#### Text segment ####

Disclaimer: The following is a work of fiction. Any resemblance to real professors, parents, or other people is entirely—um, predominantly—coincidental.


Dear Hopefully Good-Natured Professor From Three Years Ago,

Hello! I hope your semester is going well! Oh, your semester is almost done? Completely done? I suppose that means it’s December 5? 6? Wait, what? Let me, ah, get to the point then. 

I’m wondering if you’d be willing to write me a letter of recommendation to…well…I haven’t actually decided what schools yet. But I’ll get that to you soon. You’ll probably want to see my CV—I’m still making a few final changes, but I’ll get that to you soon.

Oh, a purpose statement? Yeah, I have a draft, but it’s pretty rough—I’ll get that to you soon.

I mean, I guess I could write it now…but my application will really be better after I’ve had the chance to digest the profound philosophical meaning of season 5 of The West Wing, don’t you think? 




Dear Professor With An Inexplicably Cool Name,

My name is Josh Parks, and I am currently a terrified MA student at this school you in your esteemed excellence have probably never heard of and I’m just wondering rather stupidly if you’re currently accepting graduate students. I recently read your groundbreaking essay “A Short Introduction to Fourteenth-Century Nosepicking” and it has really shaped my own thought on how people picked their noses in the fourteenth century.

#### Extracted information ####

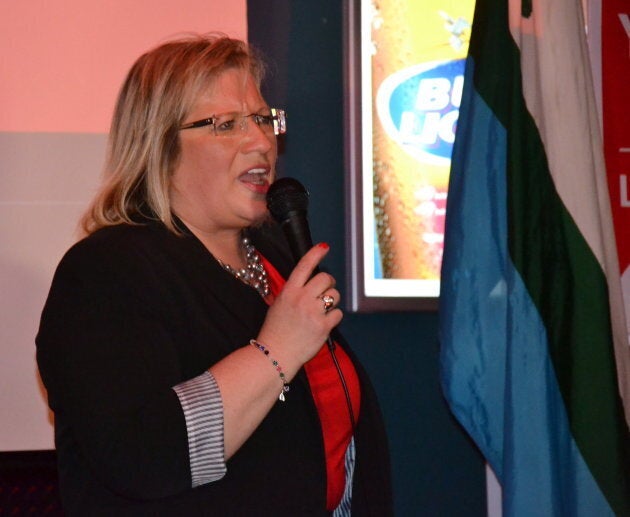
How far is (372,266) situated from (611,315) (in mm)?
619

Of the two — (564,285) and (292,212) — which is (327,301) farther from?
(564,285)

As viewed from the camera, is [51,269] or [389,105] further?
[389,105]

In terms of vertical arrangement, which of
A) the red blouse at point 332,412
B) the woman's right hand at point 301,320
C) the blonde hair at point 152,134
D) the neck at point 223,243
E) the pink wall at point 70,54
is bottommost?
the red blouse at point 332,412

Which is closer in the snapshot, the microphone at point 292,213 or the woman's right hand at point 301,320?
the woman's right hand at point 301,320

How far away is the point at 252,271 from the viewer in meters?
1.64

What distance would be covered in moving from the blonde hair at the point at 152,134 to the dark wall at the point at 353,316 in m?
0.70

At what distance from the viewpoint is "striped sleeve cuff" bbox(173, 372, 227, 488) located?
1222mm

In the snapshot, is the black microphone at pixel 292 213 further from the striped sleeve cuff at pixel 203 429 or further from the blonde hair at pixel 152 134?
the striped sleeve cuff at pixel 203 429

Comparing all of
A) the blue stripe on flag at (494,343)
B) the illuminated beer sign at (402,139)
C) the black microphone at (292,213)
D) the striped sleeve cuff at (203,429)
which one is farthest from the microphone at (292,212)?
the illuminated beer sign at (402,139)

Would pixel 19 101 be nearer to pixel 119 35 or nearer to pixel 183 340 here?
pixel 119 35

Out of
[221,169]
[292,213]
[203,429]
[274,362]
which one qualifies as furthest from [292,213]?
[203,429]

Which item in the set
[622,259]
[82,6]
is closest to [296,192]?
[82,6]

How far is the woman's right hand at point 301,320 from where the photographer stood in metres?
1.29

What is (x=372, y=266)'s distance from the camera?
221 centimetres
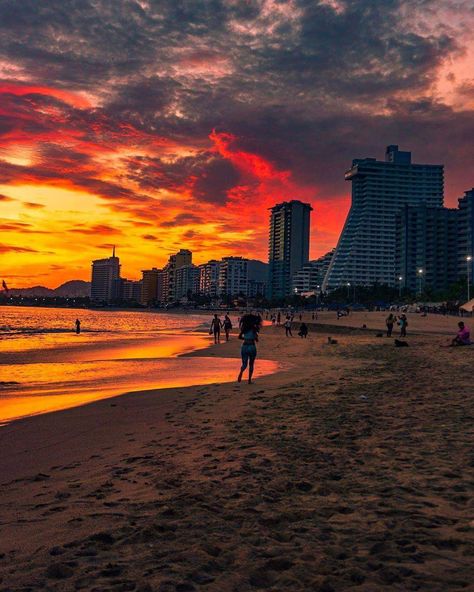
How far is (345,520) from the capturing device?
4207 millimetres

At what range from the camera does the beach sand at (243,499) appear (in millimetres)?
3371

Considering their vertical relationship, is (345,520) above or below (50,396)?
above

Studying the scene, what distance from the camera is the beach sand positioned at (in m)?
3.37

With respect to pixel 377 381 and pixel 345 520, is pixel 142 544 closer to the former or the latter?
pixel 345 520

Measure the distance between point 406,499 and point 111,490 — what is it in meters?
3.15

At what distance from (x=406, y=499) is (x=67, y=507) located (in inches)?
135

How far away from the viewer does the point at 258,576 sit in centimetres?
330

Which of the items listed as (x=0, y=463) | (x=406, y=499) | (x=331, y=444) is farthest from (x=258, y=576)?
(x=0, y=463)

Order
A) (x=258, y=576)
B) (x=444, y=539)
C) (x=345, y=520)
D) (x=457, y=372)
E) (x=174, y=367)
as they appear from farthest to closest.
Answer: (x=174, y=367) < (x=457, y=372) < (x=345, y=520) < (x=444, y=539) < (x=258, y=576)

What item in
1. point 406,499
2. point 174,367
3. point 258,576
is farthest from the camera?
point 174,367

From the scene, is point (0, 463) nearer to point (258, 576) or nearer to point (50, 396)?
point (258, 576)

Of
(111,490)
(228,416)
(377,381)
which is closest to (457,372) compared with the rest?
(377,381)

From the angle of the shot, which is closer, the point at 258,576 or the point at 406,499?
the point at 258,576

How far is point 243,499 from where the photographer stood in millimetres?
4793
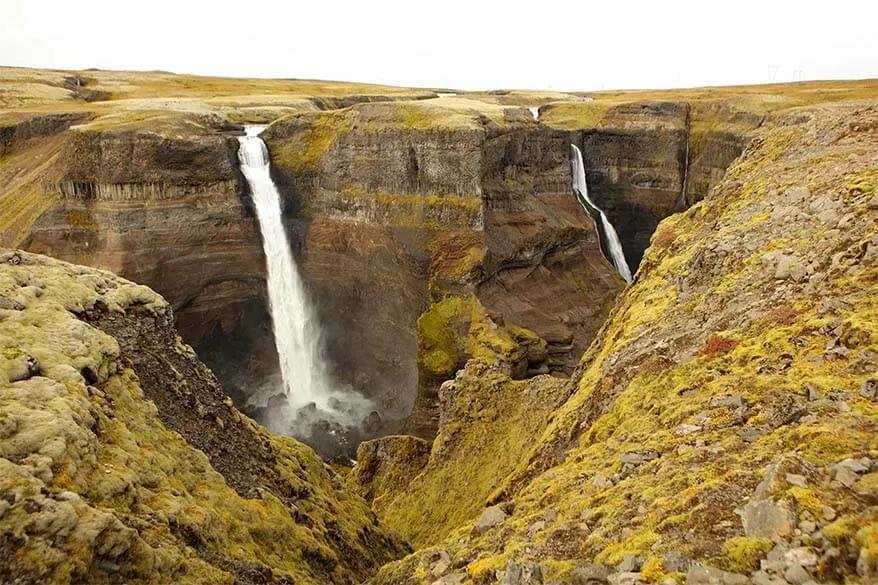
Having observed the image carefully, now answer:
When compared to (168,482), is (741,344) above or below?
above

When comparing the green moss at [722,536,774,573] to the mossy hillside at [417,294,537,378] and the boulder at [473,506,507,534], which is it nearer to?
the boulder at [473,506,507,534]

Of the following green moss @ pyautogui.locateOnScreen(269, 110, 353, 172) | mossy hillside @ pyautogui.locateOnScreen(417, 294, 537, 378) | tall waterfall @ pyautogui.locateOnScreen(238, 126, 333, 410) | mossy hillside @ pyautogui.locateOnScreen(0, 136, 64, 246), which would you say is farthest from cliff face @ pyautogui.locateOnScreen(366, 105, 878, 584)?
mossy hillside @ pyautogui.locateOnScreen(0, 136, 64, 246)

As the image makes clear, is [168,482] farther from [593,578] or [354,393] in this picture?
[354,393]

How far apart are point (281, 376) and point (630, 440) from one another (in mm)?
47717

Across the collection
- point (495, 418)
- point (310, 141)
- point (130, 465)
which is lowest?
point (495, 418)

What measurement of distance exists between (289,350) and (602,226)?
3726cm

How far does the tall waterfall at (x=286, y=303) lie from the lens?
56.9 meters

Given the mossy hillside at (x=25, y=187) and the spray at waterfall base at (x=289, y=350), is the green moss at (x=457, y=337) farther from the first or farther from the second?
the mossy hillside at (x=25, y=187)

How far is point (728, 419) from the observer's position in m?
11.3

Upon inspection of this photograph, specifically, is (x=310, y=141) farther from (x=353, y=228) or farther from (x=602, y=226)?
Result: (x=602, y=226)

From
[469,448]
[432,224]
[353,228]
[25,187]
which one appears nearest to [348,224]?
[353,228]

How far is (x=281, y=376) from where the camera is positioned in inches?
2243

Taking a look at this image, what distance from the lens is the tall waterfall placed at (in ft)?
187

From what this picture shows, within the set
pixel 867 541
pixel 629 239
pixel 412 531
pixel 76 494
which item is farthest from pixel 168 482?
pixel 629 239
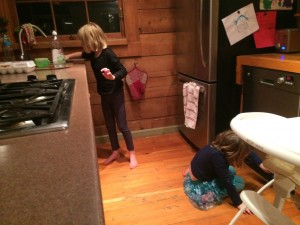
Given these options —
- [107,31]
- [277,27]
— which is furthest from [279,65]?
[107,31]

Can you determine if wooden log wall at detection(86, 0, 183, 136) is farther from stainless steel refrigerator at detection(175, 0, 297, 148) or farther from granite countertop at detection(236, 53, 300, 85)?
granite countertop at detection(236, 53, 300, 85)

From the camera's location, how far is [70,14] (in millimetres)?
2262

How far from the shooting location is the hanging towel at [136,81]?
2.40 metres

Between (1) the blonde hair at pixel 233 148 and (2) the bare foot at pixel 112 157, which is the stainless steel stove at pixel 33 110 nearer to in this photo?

####

Exercise objective » Copy out the comic letters to professors from above in full, from the disclaimer to the last sentence, without changing a word.

Task solution »
Disclaimer: The following is a work of fiction. Any resemblance to real professors, parents, or other people is entirely—um, predominantly—coincidental.


Dear Hopefully Good-Natured Professor From Three Years Ago,

Hello! I hope your semester is going well! Oh, your semester is almost done? Completely done? I suppose that means it’s December 5? 6? Wait, what? Let me, ah, get to the point then. 

I’m wondering if you’d be willing to write me a letter of recommendation to…well…I haven’t actually decided what schools yet. But I’ll get that to you soon. You’ll probably want to see my CV—I’m still making a few final changes, but I’ll get that to you soon.

Oh, a purpose statement? Yeah, I have a draft, but it’s pretty rough—I’ll get that to you soon.

I mean, I guess I could write it now…but my application will really be better after I’ve had the chance to digest the profound philosophical meaning of season 5 of The West Wing, don’t you think? 




Dear Professor With An Inexplicably Cool Name,

My name is Josh Parks, and I am currently a terrified MA student at this school you in your esteemed excellence have probably never heard of and I’m just wondering rather stupidly if you’re currently accepting graduate students. I recently read your groundbreaking essay “A Short Introduction to Fourteenth-Century Nosepicking” and it has really shaped my own thought on how people picked their noses in the fourteenth century.